Your explanation is correct and you can also verify it using this simple example:
conv = nn.Conv2d(1, 1, 3)
optimizer = torch.optim.Adam(conv.parameters())
x = torch.randn(1, 1, 24, 24)
print(conv.weight)
Parameter containing:
tensor([[[[-0.1785, 0.2719, -0.1714],
[-0.3003, 0.1127, -0.2276],
[-0.0389, 0.2258, 0.2369]]]], requires_grad=True)

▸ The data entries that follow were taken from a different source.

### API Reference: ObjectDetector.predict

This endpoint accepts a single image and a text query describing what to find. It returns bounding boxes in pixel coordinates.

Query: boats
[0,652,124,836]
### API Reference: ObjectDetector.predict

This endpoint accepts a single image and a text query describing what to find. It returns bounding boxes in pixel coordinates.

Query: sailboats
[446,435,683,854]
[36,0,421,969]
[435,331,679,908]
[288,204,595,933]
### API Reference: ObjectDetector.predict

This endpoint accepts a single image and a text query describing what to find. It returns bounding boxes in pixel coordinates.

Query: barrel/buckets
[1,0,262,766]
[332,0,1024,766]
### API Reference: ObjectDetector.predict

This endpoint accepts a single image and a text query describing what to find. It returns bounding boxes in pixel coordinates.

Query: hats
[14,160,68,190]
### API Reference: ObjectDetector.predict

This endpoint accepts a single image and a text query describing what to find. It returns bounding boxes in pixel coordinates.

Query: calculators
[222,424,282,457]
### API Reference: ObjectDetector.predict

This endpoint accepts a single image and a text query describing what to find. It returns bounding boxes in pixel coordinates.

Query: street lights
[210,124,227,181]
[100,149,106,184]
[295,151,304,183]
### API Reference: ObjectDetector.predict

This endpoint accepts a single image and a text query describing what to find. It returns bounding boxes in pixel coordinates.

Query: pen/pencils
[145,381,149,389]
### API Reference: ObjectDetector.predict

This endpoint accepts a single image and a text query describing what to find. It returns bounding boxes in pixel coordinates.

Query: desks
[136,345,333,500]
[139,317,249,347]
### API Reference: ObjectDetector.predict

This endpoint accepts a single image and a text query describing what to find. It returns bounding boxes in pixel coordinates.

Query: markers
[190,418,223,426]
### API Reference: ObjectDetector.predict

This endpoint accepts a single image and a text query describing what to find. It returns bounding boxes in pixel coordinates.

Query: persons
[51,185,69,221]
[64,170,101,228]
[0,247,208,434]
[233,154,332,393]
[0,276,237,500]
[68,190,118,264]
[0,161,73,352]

mask = torch.randint(0, 2, (1, 1, 3, 3))
print(mask)
tensor([[[[1, 1, 0],
[0, 0, 0],
[1, 1, 1]]]])
with torch.no_grad():
conv.weight.mul_(mask)
Parameter containing:
tensor([[[[-0.1785, 0.2719, -0.0000],
[-0.0000, 0.0000, -0.0000],
[-0.0389, 0.2258, 0.2369]]]], requires_grad=True)
out = conv(x)
out.mean().backward()
print(conv.weight.grad)
tensor([[[[-0.0447, -0.0345, -0.0218],
[-0.0624, -0.0594, -0.0353],
[-0.0708, -0.0702, -0.0538]]]])
optimizer.step()
print(conv.weight)
Parameter containing:
tensor([[[[-0.1775, 0.2729, 0.0010],
[ 0.0010, 0.0010, 0.0010],
[-0.0379, 0.2268, 0.2379]]]], requires_grad=True)
To entirely remove some elements from the computation graph you could try to split the tensor into a trainable parameter and a static tensor. In the forward method you could then concatenate or stack the different parts and use the functional API via F.conv2d.
This post gives you an example using a linear layer.
Im sure there might be a more elegant approach now, but would need to play around with it a bit more.